On July 30, 2010, Northwestern College announced that the station would cease broadcasting on August 4 at 5 pm. Northwestern College held a STA to dismantle its current tower and broadcast on another station's auxiliary tower at a lesser power. A loss of donations from listeners and businesses during the recession has led Northwestern College to close WSMR, even though the special temporary authority (STA) filed with the Federal Communications Commission (FCC) said that the station would continue broadcasting.

On the day of WSMR's closure, the University of South Florida (USF) announced its intention to acquire WSMR, with plans to change the station's format to classical music, while reimaging Tampa's WUSF FM as a station carrying National Public Radio-based talk programming by day and jazz at night. USF moved the station slightly closer to the Tampa Bay area; WSMR's coverage is primarily the Sarasota-Bradenton area. However, the station's programming is also heard on WUSF-HD2. WUSF's main frequency began broadcasting an NPR News and talk schedule on September 15, 2010; however, WSMR failed to launch on that date as previously announced. Various explanations were offered by WUSF, including delays due to FCC approval, and an undefined technical issue relating to another frequency assigned to "first responders" at the same tower site.

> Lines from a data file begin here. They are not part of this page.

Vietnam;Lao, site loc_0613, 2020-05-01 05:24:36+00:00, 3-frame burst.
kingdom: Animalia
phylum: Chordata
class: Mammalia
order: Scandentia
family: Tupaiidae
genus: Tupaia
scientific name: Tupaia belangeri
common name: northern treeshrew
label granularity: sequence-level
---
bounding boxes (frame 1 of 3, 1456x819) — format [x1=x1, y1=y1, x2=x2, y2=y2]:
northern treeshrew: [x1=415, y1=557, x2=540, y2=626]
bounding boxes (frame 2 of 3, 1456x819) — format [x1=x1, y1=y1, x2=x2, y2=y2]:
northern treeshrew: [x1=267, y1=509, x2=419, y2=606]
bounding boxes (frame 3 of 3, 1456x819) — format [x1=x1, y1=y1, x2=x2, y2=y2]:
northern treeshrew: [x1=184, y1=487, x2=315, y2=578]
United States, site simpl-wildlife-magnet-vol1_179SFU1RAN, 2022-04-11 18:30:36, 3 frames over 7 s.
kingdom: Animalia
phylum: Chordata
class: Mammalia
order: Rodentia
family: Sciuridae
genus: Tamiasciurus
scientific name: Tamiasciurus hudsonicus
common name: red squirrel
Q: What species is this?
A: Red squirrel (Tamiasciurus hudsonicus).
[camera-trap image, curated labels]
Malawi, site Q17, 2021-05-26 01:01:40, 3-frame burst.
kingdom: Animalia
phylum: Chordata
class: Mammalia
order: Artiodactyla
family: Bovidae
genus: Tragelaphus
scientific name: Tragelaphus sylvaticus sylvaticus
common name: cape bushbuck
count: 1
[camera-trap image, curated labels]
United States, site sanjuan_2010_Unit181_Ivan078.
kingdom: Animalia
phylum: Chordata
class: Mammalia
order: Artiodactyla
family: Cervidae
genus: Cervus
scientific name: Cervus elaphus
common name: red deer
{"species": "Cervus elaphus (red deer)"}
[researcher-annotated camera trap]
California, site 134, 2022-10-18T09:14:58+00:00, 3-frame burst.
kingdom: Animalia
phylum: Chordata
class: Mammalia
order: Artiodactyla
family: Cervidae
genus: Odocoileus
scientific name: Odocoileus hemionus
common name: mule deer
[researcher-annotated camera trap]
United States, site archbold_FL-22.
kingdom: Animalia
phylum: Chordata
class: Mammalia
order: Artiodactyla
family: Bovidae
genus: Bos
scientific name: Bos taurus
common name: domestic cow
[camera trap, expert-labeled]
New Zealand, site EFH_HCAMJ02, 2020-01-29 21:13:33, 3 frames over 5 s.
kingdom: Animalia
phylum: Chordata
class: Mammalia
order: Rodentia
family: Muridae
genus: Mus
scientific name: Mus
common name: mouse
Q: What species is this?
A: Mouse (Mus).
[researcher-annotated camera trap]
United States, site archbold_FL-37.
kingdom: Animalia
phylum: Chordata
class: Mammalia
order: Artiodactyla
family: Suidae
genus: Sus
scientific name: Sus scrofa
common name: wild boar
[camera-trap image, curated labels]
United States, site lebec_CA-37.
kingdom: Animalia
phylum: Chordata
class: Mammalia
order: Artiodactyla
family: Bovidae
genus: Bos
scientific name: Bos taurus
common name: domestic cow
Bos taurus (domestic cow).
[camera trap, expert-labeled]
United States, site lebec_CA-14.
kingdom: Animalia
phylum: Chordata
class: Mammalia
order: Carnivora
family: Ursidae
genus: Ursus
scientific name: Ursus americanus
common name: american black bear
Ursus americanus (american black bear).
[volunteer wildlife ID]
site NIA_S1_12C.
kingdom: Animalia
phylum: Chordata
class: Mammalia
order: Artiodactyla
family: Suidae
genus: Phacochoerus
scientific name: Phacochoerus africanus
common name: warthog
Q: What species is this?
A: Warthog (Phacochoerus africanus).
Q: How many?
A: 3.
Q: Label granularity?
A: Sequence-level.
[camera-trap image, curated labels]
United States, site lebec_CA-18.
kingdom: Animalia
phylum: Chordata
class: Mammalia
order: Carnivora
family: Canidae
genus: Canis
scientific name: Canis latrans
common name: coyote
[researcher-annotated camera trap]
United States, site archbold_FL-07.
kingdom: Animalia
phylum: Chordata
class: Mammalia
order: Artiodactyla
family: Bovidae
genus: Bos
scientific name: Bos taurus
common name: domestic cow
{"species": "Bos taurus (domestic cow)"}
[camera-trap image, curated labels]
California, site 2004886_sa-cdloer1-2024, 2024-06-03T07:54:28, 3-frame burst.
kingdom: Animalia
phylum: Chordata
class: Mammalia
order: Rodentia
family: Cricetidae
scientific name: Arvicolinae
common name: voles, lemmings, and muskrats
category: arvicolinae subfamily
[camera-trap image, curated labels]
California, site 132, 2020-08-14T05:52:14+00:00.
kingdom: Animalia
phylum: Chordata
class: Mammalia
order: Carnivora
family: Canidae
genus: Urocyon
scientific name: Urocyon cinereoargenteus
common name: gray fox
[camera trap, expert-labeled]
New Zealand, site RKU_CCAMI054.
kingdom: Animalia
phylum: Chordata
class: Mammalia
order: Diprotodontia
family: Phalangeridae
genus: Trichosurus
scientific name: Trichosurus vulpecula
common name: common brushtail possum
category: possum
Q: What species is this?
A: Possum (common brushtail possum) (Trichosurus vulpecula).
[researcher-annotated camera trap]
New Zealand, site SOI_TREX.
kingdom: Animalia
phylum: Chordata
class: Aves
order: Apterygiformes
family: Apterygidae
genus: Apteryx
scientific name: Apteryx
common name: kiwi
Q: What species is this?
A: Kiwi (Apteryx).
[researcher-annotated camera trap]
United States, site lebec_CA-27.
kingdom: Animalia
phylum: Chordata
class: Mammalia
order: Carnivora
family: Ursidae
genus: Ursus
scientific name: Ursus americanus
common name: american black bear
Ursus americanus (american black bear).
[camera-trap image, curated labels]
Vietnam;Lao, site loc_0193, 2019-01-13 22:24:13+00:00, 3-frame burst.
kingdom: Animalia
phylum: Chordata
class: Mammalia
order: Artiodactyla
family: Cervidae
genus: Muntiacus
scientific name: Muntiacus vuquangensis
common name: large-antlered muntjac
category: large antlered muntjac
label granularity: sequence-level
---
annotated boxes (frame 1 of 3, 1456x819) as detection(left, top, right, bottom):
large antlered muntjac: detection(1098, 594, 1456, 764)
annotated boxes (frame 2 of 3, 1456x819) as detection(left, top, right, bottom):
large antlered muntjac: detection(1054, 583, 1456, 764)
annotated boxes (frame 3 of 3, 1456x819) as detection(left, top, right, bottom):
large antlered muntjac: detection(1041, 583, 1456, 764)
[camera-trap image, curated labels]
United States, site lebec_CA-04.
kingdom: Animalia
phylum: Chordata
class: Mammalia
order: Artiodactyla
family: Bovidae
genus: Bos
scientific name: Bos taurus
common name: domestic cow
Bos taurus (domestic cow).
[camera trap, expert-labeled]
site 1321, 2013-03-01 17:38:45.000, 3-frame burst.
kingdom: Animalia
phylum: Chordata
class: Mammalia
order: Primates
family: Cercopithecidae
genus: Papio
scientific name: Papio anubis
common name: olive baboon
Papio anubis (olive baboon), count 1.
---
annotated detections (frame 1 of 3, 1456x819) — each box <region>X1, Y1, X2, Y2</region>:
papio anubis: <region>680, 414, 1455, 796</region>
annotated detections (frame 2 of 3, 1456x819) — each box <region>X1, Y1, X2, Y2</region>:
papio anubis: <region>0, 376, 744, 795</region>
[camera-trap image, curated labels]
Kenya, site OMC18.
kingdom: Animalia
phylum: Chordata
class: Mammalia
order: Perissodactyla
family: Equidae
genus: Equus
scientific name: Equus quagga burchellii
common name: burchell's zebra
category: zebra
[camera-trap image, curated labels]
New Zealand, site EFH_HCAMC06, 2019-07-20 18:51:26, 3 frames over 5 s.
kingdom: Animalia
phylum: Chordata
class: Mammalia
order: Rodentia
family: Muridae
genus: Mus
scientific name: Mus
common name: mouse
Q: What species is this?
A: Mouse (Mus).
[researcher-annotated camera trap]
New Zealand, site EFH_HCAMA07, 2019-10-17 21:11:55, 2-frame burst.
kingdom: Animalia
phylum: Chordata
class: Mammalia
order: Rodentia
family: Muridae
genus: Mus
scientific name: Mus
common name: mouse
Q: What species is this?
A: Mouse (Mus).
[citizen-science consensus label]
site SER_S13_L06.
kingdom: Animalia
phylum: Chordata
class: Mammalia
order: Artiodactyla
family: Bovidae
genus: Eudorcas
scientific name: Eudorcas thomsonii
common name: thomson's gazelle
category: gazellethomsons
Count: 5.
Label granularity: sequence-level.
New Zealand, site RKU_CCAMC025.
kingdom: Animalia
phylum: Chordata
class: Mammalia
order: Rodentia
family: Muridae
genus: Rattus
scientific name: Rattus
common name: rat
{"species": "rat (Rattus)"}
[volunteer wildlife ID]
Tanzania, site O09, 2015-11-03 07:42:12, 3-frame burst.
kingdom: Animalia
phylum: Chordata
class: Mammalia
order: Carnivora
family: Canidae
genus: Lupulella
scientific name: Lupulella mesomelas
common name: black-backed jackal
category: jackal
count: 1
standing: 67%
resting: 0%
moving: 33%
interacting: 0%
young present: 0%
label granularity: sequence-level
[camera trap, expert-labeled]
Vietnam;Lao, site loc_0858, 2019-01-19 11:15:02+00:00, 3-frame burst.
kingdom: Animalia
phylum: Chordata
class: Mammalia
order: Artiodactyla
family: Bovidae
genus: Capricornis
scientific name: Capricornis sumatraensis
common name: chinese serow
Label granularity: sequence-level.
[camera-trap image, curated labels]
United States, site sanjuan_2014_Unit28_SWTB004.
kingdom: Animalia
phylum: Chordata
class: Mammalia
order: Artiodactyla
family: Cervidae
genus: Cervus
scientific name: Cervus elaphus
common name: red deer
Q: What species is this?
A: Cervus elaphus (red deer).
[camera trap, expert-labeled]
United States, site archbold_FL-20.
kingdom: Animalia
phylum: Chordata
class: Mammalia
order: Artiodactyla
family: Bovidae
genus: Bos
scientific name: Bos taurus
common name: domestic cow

The station's sale to USF also included W280DW, to carry WSMR's new classical signal in Tampa.

Two weeks after the failed launch of classical replacement WSMR, station management came under public scrutiny for neglecting to perform due diligence regarding the purchase of the WSMR transmitter. According to a Bradenton Herald article:

Arthur Doak, an engineer for the FCC, said there was no record of WUSF or Northwestern College conducting an inspection on the tower but said stations are entitled to a review of tower sites.

"If the buyer wanted it done to protect themselves, certainly they could," Doak said. "That's between the buyer and the seller."

On October 25, 2010, WSMR resumed broadcasting, but temporarily at 5,000 watts on a Sarasota-area tower rented from Clear Channel Communications. After several weeks, full-power service resumed.

WSMR's main studios in Sarasota were completed in early 2011. The studio is used for broadcasting, as well as live and recorded local performances. The station is dedicated to presenting classical music in recorded and live performances and markets itself as Florida's Classical Station. It is available on-line as well around the world.